__TASK REQUIREMENTS__.
Find every line in the records below that holds the word "decreases" and copy it.

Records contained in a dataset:
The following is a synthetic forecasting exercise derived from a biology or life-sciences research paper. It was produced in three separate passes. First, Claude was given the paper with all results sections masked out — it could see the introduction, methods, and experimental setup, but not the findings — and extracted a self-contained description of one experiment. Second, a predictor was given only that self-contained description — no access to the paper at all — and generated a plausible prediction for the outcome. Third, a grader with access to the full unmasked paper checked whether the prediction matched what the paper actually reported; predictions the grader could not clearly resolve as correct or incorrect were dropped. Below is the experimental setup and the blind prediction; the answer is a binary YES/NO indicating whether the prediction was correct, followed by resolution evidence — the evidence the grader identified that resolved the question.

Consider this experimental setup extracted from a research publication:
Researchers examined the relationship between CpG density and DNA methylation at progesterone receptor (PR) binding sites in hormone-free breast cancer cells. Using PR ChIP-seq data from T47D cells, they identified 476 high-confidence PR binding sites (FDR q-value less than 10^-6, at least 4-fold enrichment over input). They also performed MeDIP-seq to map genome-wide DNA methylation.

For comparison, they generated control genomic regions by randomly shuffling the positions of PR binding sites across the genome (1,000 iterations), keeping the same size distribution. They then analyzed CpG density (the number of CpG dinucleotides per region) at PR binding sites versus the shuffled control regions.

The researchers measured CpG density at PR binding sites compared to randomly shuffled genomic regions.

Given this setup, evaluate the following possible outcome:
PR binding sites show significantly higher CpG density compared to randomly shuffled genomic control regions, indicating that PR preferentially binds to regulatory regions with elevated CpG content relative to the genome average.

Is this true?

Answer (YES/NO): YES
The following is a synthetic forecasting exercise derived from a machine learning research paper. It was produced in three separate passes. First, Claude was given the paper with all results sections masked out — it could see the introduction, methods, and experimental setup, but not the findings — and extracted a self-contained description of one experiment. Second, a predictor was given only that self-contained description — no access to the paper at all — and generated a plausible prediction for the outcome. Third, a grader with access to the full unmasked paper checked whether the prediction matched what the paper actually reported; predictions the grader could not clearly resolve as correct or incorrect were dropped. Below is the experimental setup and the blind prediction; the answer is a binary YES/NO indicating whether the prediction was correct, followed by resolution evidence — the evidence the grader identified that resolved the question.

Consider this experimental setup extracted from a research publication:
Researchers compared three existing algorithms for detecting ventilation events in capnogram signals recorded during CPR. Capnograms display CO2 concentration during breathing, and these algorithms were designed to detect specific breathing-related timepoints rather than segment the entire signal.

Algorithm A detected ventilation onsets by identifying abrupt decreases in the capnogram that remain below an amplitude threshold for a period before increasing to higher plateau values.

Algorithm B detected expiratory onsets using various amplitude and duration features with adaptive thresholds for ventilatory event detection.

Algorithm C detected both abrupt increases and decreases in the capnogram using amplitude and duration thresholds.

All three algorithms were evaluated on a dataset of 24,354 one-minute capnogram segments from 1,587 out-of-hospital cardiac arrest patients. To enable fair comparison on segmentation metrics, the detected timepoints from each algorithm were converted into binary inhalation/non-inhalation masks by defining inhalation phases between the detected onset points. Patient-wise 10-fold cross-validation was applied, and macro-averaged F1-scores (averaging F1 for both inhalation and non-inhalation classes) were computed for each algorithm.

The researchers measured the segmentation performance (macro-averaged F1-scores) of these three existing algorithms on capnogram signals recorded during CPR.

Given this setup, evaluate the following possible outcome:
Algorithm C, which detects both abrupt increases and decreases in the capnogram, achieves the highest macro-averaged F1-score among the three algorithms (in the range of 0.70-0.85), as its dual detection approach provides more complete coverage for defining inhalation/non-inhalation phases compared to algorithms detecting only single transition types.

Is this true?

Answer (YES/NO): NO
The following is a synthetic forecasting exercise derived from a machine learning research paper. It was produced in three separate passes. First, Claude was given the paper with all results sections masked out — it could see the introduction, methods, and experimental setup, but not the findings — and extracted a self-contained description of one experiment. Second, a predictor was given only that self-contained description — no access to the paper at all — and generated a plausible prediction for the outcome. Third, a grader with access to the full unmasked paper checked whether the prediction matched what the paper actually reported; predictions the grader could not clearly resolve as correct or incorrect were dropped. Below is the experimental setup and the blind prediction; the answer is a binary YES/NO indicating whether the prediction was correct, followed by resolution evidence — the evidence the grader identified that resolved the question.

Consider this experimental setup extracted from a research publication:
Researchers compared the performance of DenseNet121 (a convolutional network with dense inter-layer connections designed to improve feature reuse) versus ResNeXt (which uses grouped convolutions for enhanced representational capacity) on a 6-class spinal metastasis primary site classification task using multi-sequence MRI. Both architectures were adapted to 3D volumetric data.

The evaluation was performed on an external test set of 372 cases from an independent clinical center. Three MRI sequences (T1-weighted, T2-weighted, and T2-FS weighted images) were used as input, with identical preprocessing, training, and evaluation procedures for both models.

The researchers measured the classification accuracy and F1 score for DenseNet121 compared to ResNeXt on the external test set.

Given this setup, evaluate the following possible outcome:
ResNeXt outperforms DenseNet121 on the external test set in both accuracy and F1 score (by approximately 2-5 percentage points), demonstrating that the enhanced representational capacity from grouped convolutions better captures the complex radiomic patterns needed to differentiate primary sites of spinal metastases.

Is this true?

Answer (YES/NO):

__YOUR SOLUTION__.
Algorithm A detected ventilation onsets by identifying abrupt decreases in the capnogram that remain below an amplitude threshold for a period before increasing to higher plateau values.
Algorithm C detected both abrupt increases and decreases in the capnogram using amplitude and duration thresholds.
Algorithm C, which detects both abrupt increases and decreases in the capnogram, achieves the highest macro-averaged F1-score among the three algorithms (in the range of 0.70-0.85), as its dual detection approach provides more complete coverage for defining inhalation/non-inhalation phases compared to algorithms detecting only single transition types.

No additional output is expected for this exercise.